SO MUCH MORE THAN A "REAL HOUSEWIFE". Real Moms aren't Perfect,Perfect Moms aren't Real
Thursday, March 31, 2011
Enough with this woman crap already!!!
I have 2 small kids and I really didn't have the time to be sick with chemo or radiation so I decided on this very aggressive and effective way to fight the cancer it gave a 99% survival rate. I could have chosen a lumpectomy or just removed one breast and gotten chemo and radiation. I am a mom I just didn't have the time to be dealing with treatments that could make me sick with small children. So swiftly and quickly we moved ahead with the massive surgeries.
Well with that decision I was thrown into menopause at the ripe old age of 41. Well I now know why old women are so crabby. Menopause and all that comes with it SUCK. I am not a dried up old weed, I am still a young women with children in diapers!!!! These hot flashes I have been enduring for a year are ridiculous, I hate them. The itchy skin, the moodiness, the dandruff, the insomnia, night sweats, and ridiculously slow metabolism now all can just BITE ME.
I am at Macy's this afternoon and not only do I have a hot flash but I break into this crazy flop sweat that there is nothing glowing about it. My hair turns into a rabid frizz ball and my make-up practically melts off my face. I'm Italian and am used to running a little on the hot side all my life, but it nothing compared to these "flashes". I feel like someone installed a "Broiler" setting to my body thermometer. These "FLASHES" are 30 minute flop sweat gigs completely embarrassing. The night sweats have my changing my pajamas and sheets during the middle of the night also, which sucks because I get up for work at 4am.

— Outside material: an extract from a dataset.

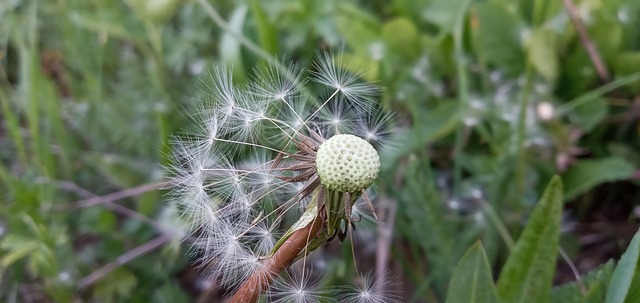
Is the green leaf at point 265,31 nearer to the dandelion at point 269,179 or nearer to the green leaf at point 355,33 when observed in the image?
the green leaf at point 355,33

Is it really to much to ask for these symptoms to be gone? I mean for crying out loud it's been a year. I am not in the position to take estrogen because it can do harm to me and feed any stray cancer cell that may still be floating around in my body.
But this menopause has forced me to really take a look at my health and fitness because I have to be here for my kids. So I am running, and watching my diet, and eliminating most junk food, no fast food, high fiber, low fat, and that is helping. Because along with this stupid thing menopause I can suffer bone loss, and osteoporosis. (I mean really, isn't just the menopause enough????)
So to keep all those other lovely consequences of menopause at bay I have ventured onto this fitness journey. I feel better, I am wearing pants I haven't worn since before I had my kids. My new "girls" are forcing me to update and refresh the rest of my body. (I could never have taken up running with my old "girls", so I sort of like the new ones) So even though I have this label at the doctors office of Post Menopausal, it doesn't mean I'm some dried up old prune at Leisure World. I am getting back to my "fighting" weight and am getting out of the ring with cancer and menopause, and am grateful to say that I won the fight against the cancer! Now the battle of the bulge is being fought and will be won as well, I feel so differently about my health now than I ever have in my life. I am running well enough that I registered for my first 5K at the end of April.
But really, I am over this menopause nightmare it has been a year, and all the little side effects that come with it are irritating and since none of my friends are going through the "CHANGE OF LIFE" yet, I have no one to compare and contrast the icky details with, at least when you are pregnant someone in your posse has been through it and tells you all the stuff that no one else will tell you.
But the upside of the whole thing I don't have a period anymore, and that is cool.